| INSTRUCTIONS |
a - In the text on global inequality, how many times richer than the global average was the United States in 1820?
b - Write the next part of the text on global inequality, picking up after its last sentence.

Is inequality increasing or decreasing? The answer depends on our point of reference.

In America, the income gap between the top 1 percent and the rest has grown. But if we look not at America, but the world, inequality is shrinking. We are witnessing, in the words of the World Bank's Branko Milanovic, "the first decline in global inequality between world citizens since the Industrial Revolution."

For most of human history, incomes were more equal, but terribly low. Two thousand years ago, GDP per person in the most advanced parts of the world hovered around $3.50 per day. That was the global average 1,800 years later.

But by the early 19th century, a pronounced income gap emerged between the West and the rest. Take the United States. In 1820, the U.S. was 1.9 times richer than the global average. The income gap grew to 4.1 in 1960 and reached its maximum level of 4.8 in 1999. By 2010, it had shrunk by 19 percent to 3.9.

That narrowing is not a function of declining Western incomes. During the Great Recession, for example, U.S. GDP per capita decreased by 4.8 percent between 2007 and 2009. It rebounded by 5.7 percent over the next 4 years and stands at an all-time high today. Rather, the narrowing of the income gap is a result of growing incomes in the rest of the world.

Consider the spectacular rise of Asia. In 1960, the U.S. was 11 times richer than Asia. Today, America is only 4.8 times richer than Asia.

To understand why, let's look at China.

| PROVIDED RECORDS |

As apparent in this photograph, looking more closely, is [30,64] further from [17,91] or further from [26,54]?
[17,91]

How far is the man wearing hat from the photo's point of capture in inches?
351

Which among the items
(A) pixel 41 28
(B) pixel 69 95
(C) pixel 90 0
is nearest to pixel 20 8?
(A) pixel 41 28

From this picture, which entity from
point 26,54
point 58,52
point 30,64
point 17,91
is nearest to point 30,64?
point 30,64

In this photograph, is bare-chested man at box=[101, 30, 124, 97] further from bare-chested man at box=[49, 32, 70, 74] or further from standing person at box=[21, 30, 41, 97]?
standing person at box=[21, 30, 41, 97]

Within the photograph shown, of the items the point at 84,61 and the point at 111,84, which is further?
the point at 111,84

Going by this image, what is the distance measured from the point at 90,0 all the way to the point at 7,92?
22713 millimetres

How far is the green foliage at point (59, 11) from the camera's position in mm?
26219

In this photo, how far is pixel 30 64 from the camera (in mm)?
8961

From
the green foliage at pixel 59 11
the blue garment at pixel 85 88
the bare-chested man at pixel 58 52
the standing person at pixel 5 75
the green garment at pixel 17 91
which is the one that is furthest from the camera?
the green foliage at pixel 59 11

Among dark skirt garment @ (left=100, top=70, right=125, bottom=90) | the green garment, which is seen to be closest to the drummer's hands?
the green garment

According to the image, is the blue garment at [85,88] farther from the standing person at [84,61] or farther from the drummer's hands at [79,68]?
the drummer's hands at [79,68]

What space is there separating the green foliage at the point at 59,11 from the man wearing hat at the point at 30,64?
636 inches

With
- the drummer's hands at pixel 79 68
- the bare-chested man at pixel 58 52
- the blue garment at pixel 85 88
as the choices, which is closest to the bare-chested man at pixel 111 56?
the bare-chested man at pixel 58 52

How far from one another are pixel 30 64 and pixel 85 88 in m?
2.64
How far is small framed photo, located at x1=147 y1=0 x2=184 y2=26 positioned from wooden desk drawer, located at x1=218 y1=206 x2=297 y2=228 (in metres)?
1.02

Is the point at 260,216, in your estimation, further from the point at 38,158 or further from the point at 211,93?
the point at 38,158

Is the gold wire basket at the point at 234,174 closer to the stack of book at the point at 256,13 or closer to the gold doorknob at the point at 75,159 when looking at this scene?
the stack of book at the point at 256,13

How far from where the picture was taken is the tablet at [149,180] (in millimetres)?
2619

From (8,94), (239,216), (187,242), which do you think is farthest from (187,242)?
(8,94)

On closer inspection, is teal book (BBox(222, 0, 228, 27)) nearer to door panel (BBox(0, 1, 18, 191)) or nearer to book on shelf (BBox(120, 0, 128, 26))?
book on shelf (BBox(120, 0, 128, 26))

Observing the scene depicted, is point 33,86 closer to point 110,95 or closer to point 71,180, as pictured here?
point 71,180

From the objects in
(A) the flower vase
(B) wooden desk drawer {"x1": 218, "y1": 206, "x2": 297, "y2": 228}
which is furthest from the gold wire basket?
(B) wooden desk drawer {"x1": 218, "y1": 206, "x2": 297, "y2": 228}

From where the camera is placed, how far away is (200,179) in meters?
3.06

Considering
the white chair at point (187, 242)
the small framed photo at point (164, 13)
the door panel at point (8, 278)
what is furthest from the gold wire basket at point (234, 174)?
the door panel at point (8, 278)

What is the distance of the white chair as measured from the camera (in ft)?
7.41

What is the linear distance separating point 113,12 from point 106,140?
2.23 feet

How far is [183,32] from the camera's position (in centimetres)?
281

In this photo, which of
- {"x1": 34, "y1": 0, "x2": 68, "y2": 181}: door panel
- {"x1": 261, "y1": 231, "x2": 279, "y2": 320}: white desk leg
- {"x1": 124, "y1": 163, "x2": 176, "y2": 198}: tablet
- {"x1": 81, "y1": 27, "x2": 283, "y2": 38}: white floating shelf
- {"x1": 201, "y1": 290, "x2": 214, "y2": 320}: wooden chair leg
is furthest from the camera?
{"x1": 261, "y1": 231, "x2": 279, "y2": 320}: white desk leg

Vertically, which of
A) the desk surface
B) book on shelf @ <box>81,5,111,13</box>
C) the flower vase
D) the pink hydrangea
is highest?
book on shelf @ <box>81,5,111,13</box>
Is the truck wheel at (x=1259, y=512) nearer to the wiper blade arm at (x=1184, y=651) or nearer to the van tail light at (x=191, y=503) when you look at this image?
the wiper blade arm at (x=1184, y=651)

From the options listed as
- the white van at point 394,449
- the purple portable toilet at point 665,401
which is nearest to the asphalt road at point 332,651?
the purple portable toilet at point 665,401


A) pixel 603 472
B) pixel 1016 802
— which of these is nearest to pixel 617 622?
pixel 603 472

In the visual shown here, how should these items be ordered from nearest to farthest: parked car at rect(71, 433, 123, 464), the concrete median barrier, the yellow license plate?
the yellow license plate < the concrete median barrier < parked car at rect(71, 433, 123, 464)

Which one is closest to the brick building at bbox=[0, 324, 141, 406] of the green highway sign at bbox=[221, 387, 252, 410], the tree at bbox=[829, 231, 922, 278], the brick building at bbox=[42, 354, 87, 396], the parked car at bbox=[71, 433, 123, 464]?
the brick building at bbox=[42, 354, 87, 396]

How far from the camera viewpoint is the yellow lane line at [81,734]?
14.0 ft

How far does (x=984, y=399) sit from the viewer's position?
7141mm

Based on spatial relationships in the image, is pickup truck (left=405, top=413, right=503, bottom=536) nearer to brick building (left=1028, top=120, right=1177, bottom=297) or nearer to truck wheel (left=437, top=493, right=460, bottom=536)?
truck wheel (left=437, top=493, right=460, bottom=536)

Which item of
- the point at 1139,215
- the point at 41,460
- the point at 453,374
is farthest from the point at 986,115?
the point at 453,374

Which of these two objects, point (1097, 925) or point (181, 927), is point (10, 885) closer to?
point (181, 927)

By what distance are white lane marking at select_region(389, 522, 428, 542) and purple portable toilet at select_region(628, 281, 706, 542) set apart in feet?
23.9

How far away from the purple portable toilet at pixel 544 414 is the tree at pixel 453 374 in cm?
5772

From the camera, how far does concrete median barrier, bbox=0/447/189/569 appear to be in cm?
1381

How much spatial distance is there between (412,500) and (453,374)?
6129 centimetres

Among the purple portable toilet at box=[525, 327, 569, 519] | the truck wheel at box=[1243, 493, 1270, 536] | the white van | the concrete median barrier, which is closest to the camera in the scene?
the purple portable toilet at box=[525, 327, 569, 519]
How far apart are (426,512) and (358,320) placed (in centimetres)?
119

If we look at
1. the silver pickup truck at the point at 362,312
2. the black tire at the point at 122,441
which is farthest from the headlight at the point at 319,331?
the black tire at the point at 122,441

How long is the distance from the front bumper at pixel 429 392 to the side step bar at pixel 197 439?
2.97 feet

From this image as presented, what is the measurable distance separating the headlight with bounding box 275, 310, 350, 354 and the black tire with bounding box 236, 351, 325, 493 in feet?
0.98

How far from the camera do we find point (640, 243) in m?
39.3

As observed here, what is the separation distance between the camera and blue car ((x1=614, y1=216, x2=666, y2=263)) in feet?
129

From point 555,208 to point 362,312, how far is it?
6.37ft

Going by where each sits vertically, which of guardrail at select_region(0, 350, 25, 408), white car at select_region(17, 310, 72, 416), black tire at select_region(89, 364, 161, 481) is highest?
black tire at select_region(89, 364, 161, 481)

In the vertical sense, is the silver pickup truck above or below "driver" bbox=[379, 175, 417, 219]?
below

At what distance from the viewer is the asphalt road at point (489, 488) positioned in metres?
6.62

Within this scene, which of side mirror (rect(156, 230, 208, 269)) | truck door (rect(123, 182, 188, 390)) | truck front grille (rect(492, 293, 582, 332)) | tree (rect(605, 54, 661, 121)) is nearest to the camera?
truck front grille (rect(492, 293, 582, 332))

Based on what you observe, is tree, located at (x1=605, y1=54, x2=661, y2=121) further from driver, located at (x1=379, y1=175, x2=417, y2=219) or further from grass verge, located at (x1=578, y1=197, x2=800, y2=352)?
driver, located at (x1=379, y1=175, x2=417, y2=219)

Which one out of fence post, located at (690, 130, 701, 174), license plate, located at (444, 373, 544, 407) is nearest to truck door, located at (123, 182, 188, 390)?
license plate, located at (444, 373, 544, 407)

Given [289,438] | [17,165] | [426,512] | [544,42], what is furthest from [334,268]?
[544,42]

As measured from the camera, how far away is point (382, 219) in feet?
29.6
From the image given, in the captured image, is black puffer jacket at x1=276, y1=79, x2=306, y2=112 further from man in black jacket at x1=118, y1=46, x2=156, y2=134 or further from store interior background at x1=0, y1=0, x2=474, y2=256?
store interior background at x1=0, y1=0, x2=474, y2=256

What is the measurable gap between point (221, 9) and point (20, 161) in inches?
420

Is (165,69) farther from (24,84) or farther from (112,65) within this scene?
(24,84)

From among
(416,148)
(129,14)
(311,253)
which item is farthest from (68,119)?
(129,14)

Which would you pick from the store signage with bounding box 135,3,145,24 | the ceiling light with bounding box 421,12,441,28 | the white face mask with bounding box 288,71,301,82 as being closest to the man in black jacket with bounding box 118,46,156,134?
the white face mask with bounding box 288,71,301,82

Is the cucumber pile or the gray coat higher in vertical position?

| ANSWERS FOR THE EXERCISE |
a - 1.9 times

b -
Between 1958 and 1961, Mao Zedong attempted to transform China's largely agricultural economy into an industrial one through the "Great Leap Forward." His stated goal was to overtake UK's industrial production in 15 years. Industrialization, which included building of factories at home as well as large-scale purchases of machinery abroad, was to be paid for by food produced on collective farms.

But the collectivization of agriculture resulted in famine that killed between 18 and 45 million people. Industrial initiatives, such as Mao's attempt to massively increase production of steel, were equally disastrous. People burned their houses to stoke the fires of the steel mills and melted cooking wares to fulfil the steel production quotas. The result was destruction, rather than creation of wealth.

Deng Xiaoping, Mao's successor, partially privatized the farmland and allowed farmers to sell their produce. Trade liberalization ensured that Chinese industrial output would no longer be dictated by production quotas, but by the demands of the international economy. But following liberalization in 1978, China's GDP per capita has increased 12.5 fold, rising from $545 in 1980 to $6,807 in 2013. Over the same time period, the Chinese poverty rate fell from 84 percent to 10 percent.

What is true of China is also true in much of the developing world. As Laurence Chandy and Geoffrey Gertz of the Brookings Institution wrote in 2011, "poverty reduction of this magnitude is unparalleled in history: never before have so many people been lifted out of poverty over such a brief period of time."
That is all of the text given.